▸ **What is required**
Every line of the listing below from the one with "DSP Цифровой спектральный" up to and including the one with "Love Beauty Planet Gift Set Freebie" should be retyped exactly, and nothing else; pictures are not part of the copy.

▸ **Stored data**
# # # # #

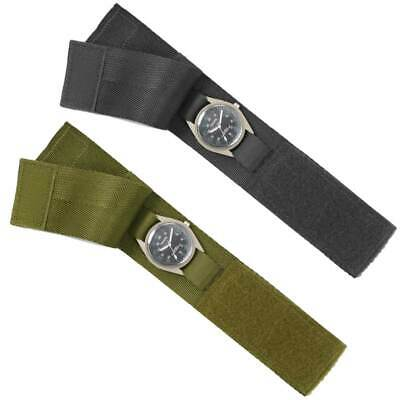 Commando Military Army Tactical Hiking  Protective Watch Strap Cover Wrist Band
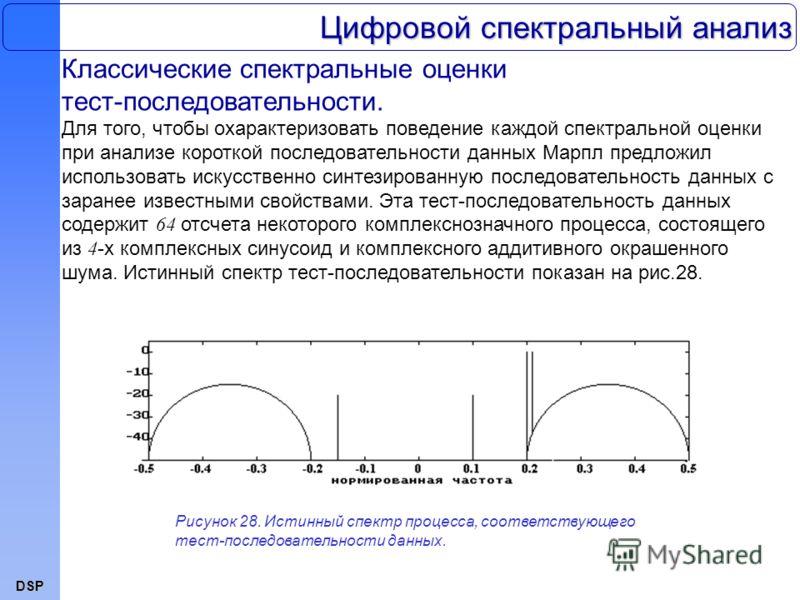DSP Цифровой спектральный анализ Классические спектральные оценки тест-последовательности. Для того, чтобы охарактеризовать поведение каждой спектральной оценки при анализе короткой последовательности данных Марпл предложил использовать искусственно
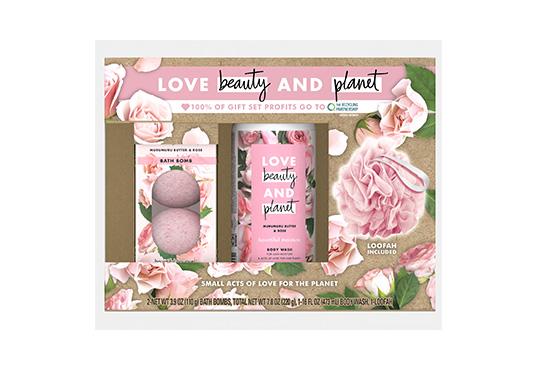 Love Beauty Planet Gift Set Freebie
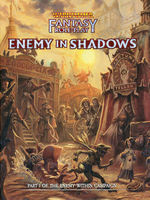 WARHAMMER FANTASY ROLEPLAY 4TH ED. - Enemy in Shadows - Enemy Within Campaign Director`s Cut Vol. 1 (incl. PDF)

# # # # #

▸ **Answer below**
DSP Цифровой спектральный анализ Классические спектральные оценки тест-последовательности. Для того, чтобы охарактеризовать поведение каждой спектральной оценки при анализе короткой последовательности данных Марпл предложил использовать искусственно
 Love Beauty Planet Gift Set Freebie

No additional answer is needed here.